Adam Lambert and his opinions don’t need ‘American Idol,’ thanks

Adam Lambert (right) performing at the American Music Awards Sunday. (Dick Clark Productions)
Not since John F. Kennedy lost the Democratic nomination for Vice President in ‘56 has a public career been better served by missing the brass ring.
While “American Idol” winner Kris Allen is… well, he’s off somewhere doing something to fulfill the terms of his “AI” contract, I suppose… runner up Adam Lambert is not just a free man, but a shrewd ladder-climber who, for the first time, has used “American Idol” instead of letting it use him.
Having made a name for himself on the reality show machine, Lambert is now free to declare his sexuality (the worst-kept secret on TV since Danny Pintauro) and free to stage a steamy performance on the American Music Awards, complete with pelvic thusts, S&M flourishes and man-on-man lip locks, that stirs headlines and enough faux controversy to ensure people will be talking about him and his new album (released just this week — imagine that!) all through the holiday.
Thanks for the lift, “American Idol,” but I don’t need your middle-American pablum anymore. I’ll take it from here, thanks.
I can’t imagine the Simons of “AI” will be letting Kris Allen do something like this to mark the release of his new album of lite-FM, soft-rock, soon-to-be-playing-in-a-doctor’s-waiting-room-near-you ballads and soft shuffles.
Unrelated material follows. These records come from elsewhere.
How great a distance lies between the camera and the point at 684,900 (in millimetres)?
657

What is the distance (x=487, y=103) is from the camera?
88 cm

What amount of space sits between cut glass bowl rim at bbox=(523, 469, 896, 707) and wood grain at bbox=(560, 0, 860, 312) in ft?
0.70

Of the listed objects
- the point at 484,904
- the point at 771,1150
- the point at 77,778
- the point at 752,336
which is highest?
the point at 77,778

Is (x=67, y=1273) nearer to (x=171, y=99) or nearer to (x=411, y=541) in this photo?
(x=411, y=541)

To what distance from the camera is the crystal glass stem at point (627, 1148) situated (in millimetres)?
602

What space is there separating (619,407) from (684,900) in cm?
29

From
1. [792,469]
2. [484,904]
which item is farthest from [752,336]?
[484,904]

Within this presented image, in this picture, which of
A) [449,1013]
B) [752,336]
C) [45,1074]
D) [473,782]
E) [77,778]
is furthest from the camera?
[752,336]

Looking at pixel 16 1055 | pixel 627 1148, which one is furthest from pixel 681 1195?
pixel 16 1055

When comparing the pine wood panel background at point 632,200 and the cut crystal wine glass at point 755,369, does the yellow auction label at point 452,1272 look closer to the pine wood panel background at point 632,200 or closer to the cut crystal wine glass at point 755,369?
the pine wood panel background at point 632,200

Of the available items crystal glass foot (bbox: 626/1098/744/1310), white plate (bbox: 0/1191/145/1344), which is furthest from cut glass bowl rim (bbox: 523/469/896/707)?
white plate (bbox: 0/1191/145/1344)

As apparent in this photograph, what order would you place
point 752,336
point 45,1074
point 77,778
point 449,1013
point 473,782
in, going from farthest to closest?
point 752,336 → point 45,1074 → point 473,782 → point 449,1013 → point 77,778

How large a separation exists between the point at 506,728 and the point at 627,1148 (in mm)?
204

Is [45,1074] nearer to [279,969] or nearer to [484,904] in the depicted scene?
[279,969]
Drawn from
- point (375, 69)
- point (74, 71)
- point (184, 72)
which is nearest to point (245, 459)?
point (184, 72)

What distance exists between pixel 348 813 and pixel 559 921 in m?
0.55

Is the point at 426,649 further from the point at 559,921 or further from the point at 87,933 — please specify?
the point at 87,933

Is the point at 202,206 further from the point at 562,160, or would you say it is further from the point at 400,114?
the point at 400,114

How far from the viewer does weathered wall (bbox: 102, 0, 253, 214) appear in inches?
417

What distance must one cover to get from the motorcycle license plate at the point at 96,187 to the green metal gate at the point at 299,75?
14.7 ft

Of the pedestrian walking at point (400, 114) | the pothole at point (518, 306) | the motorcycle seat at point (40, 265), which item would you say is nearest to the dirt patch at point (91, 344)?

Lambert was scheduled to appear on “Good Morning America” this morning, but ABC cancelled, afraid of a repeat of Lambert’s AMA performance and the ensuing firestorm (1,500 angry phone calls about Lambert in a country of 300 million people — firestorm, indeed). ABC could not have played their part in Lambert’s PR masterwork more perfectly if they had a copy of the script in advance and four weeks in Provincetown to rehearse. And as thanks to the network, Twitter users made the phrase “shameonyouabc” a top-10 trending search phrase yesterday.
But this morning, Lambert added the coup de grace of his shuffling off the shackles of the “AI” prison — he dared to defend himself, refuse to apologize for his sexually charged performance and — get this — actually state opinions and thoughts original to his own mind. Opinions that might not please everybody. Such is the state of television entertainment — particularly reality show, broadcast television entertainment — that it’s almost shocking to hear a young contest winner actually speak his mind.
On CBS’s “Morning Show,” Lambert didn’t believe he owed parents an apology for his AMA act:
[I'm] not a babysitter, I’m a performer … I think it’s up to the parents to discern what their child’s watching on television … It’s up to a parent to watch the television. It was almost 11:00 at night. If they’re concerned with certain material maybe Tivo it and preview it before your small child is watching it.
And then, as if to put an exclamation point on his lack of apologetic attitude, he went on a quick attack:
If [I] had been a female pop performer … I don’t think there’d be nearly as much of an outrage at all.
Adam Lambert’s big FU to “American Idol” this week won’t make him friends everywhere, but then again, with that voice, a humble attitude and a thousand-watt smile, he doesn’t seem care.